The patchwork quilt of diversification looks awful smart. It's more than pretty with gold in it, too...
Investment experts keep telling us two things.
One, you must diversify your savings. Nothing works for ever. Two, your annual returns are set to be miserable, because there's no return to the out-sized gains of the 1980s and '90s. The last 10 years prove that.
Now, we don't doubt Point 1. Not even people buying gold in 2001 could in fact see the future (though we might tell you different tomorrow). That second claim needs a closer look, however.
US Assets, US Dollars: Total Annual Returns (before expenses & tax)
Source: BullionVault via CRB, LBMA, NAREIT, NYU Stern, St.Louis Fed
REITS = FTSE Real Estate Investment Trusts
S&P = S&P 500 equity index
CCI = CRB Continuous Commodity Index
Corp = Barclays Aggregate US Bond Index
Trsy = 10-year US Treasury bonds
Cash = 3-month Treasury bills
The idea is simple enough. Our patchwork quilt above looks a lot like the more famous Callan Periodic Table (well, famous to finance nerds and investing professionals). It compares the annual returns on a selection of assets. In the case of the Callan Table, those assets are mostly stock-market indices, split into emerging markets vs. Europe vs. a range of thinly sliced US segments (Russell 2000 Growth anybody?).
But while that's useful, perhaps, for equity-fund investing, there are lots of other things which both private savers and the professional investors supposed to be working for them also buy. What about commodities, real estate, gold, cash or T-bonds?
Now, as you can, and just like the people Callan say – as well as more finely-sliced examples, such as Frank Holmes at US Funds ranking the different tradable commodities – "The Table highlights the uncertainty inherent in all capital markets.
"Rankings change every year."
There are broad patterns over time, however. No asset class makes #1 for more than two years running, for instance, not in the 35 years of data we've crunched. (More on the full table next week.) Most recently, and with the calls for a gold bear market in 2013 growing louder each day, it's also notable that:
- Gold has been the #1 asset only once. It placed in the top 3 performers in eight out of the last 10 years;
- Real Estate Investment Trusts, if averaged, were the #1 asset class in 3 of the last 10 years. They made the top 3 seven times, but slumped to worst position twice;
- Cash has now lagged inflation 4 years running for US savers.

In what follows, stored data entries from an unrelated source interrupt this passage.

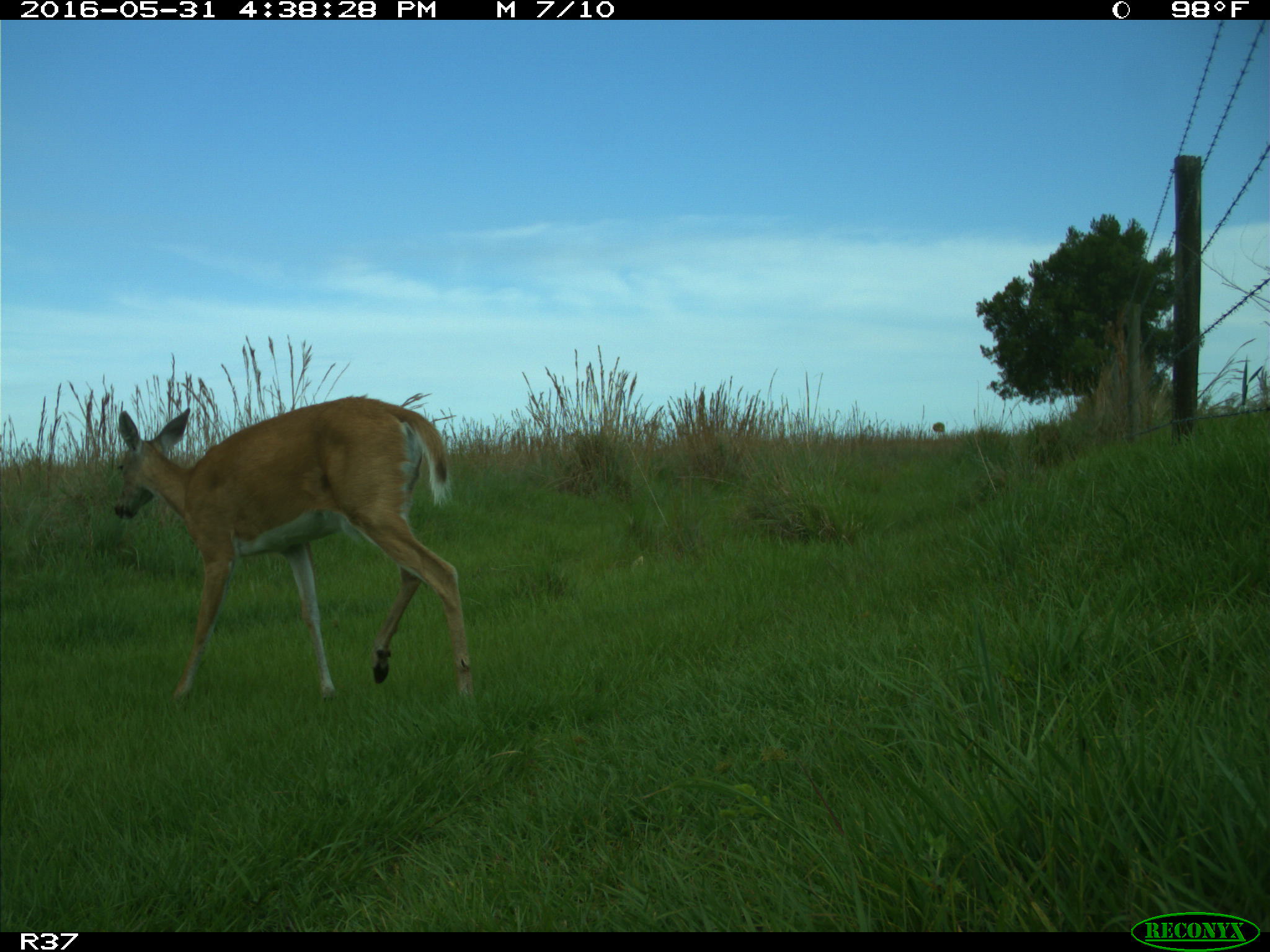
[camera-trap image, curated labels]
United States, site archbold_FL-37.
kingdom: Animalia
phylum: Chordata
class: Mammalia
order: Artiodactyla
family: Cervidae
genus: Odocoileus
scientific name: Odocoileus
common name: deer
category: unidentified deer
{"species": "unidentified deer (deer) (Odocoileus)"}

The upshot? Going forwards, no idea. But looking at that "poor returns ahead" warning, it only gains credence from the past decade if you ignore gold. Which is of course what most packaged-finance promoters do. They might well ignore real estate and commodities as well.
Investing money evenly split however between US equities, investment-grade corporate bonds, Treasuries, cash, gold, commodities and real estate would have returned 6.5% per year on average, over and above inflation, since the start of 2003. Even if you'd avoided miserable gold all through the 1980s and '90s, you would still have made only 5.4% per year during those go-go decades.
Including an even allocation to gold investment, in fact, the last decade's returns stand very nearly two full percentage points better than the average real return since 1977 (again, pre-tax but post-inflation, and excluding trading costs). At 4.6% per annum, that 35-year average also sneaks ahead of the average return if you had avoided gold too, at 4.4%.
"Gold is the equivalent of a financial teddy bear," as one UK fund manager never tires of saying. And saying – and again. People cling to it, in short, for emotional support instead of rational reasons. Yet the patchwork quilt of a diversified portfolio is no mere safety blanket. And it's warmer still if you add gold to your color scheme.